In Korea, the rural population has declined from 72% (1960) of the total population to just 17% (2010). In this development, a high yielding rice variety named „Tong-Il“ has played a prominent role in the 1970s, but more on this below.
„Maroo“, on the other hand, is a fictitious domestic potato variety which appears prominently in a K‑Drama series called the “Potato Lab”, which I recently watched.
The story is set in a national-style agricultural research institute and shows actual Korean potato breeding work – of special interest to me who has worked with plant breeders in a past function. We are also offered a glimpse into the rural dimension of life in modern Korea, as well as conveying a sense of the painstaking work of breeding potato varieties that are high-yielding and adapted to local conditions.
The series features Mi-Kyung, as the female protagonist. She is a passionate potato researcher who wants to develop a new variety that is as good or better than the established variety “Marshall”. In this process, she hits various bureaucratic and business-related obstacles. This mirrors the tension between Mi-Kyung and the male protagonist So Baek-Ho, who is in charge of organizational innovation at the big retail company Wonhan, and sent to the „Potato Lab“ on an efficiency mission.
There are other K‑dramas that build on the tension between the urban and the rural present. This should not surprise, as the urbanization of Korea is rather recent. In the 1950s, the country was an agrarian society, yet food production fell short of its needs. From 1954 to 1976 the US provided food aid, mainly in the form of wheat and barley. The average annual per capita income in 1961 was USD 72.
Between 1961 and 1979, the Republic of Korea was what can be called a “developmental dictatorship”: President Park Chung-Hee, a general, strong-handedly ruled the country aiming to put it on the path to industrialization and export-oriented economic growth.
Increasing food production was a priority target. The government drew up a seven-year plan (1964−1971) with measures targeting grain production, land reform, credit assistance for farmers, state price controls on the staple foods rice and barley, and subsidized minimum purchase prices for producers. To boost rice production, it launched “Tong-Il,” a new high-yielding variety.
But not just production were to change, but also the mindset of the rural population, so that it would gradually work its way up to a state of self-reliance and no longer depend on external assistance. In 1971, Park Chung-Hee launched Saemaul Undong, the “New Village Movement”. Saemaul Undong was both a material – cement for village roads and infrastructure was provided – and a spiritual approach – village gatherings that discussed self-help projects.
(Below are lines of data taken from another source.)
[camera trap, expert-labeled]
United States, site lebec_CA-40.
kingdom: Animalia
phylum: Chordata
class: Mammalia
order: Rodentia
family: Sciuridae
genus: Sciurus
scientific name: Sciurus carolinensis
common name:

It gave more space to grassroots initiatives than had previously been the case. Not least, the best villages were awarded prizes by the president himself.
For almost 20 years, the “movement” was active in rural areas. As a government program, it expired in 2000 and has since morphed into a knowledge center designed to promote Korean development experience around the globe. [1]
[1] OECD (2016). A new rural development paradigm. This study by the OECD’s Development Centre describes the Korean development case in chapter 5. Produced with the support of the Korean Ministry of Foreign Affairs, it tries to draw lessons from Korea and five other countries (Tanzania, Côte d’Ivoire, Vietnam, China, Thailand), in order to extract elements for a “new paradigm” for rural development.